REPUBLIKA.CO.ID, BOSTON--Populasi Muslim AS setiap tahunnya terus bertambah. Namun, selepas tragedi bom Boston, oleh pihak tertentu peningkatan populasi itu ditenggarai karena adanya aktifitas cuci otak.
Seorang mualaf Lauren Scheriber sangat menyayangkan isu tersebut. Menurut dia, isu ini mirip seperti mempertanyakan keputusan Muslim mengenakan jilbab.
Jadi, ketika Muslimah mengenakan jilbab ada komentar yang mengatakan kebebasannya sebagai pribadi telah hilang. "Itu salah sekali. Tidak ada cuci otak, saya menjadi Muslim karena itu pilihan," kata dia seperti dikutip AP, Ahad (28/4).
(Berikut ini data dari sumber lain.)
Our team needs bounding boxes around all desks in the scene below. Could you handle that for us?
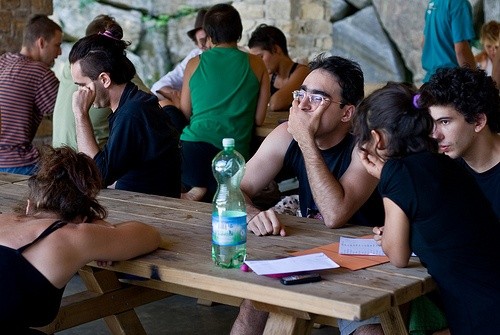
[0,169,439,335]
Schreiber menambahkan ia dan Muslimah lainnya lebih berkenan mendapat pertanyaan soal jilbab ketimbang muncul asumsi dibalik keputusan itu. "Saya ingin katakan kepada masyarakarkat AS, keputusan kami adalah murni pilihan bukan karena propaganda atau cuci otak," kata dia.
Rebbeca Minor, 28 tahun, yang juga seorang Mualaf membenarkan pendapat Scheriber. Baginya, menjadi Muslim atau putusan mengenakan jilbab merupakan satu wujud komitmen. Sebuah komitmen yang mencerminkan itikad baik sebagai pribadi yang percaya terhadap ajaran Nabi Muhamamd SAW.
Berkembangnya isu itu juga menarik komentar Pakar Sejarah Islam dan Hubungan Islam-Kristen, Universitas Georgetown, Tvonne Haddad. Menurutnya, isu cuci otak itu merupakan hal yang menyakitkan. "Isu ini seolah jadi pembenaran bagi mereka yang tidak menyukai Islam dan Muslim," kata dia.
Pendapat senada juga diutarakan Lindsey Faraj, 26 tahun. Ia mengatakan keputusan seseorang menjadi Muslim karena orang itu telah menerima konsep Islam baik melalui pikiran dan hatinya. "Konsep Islam telah memasuki hatiku," kata dia.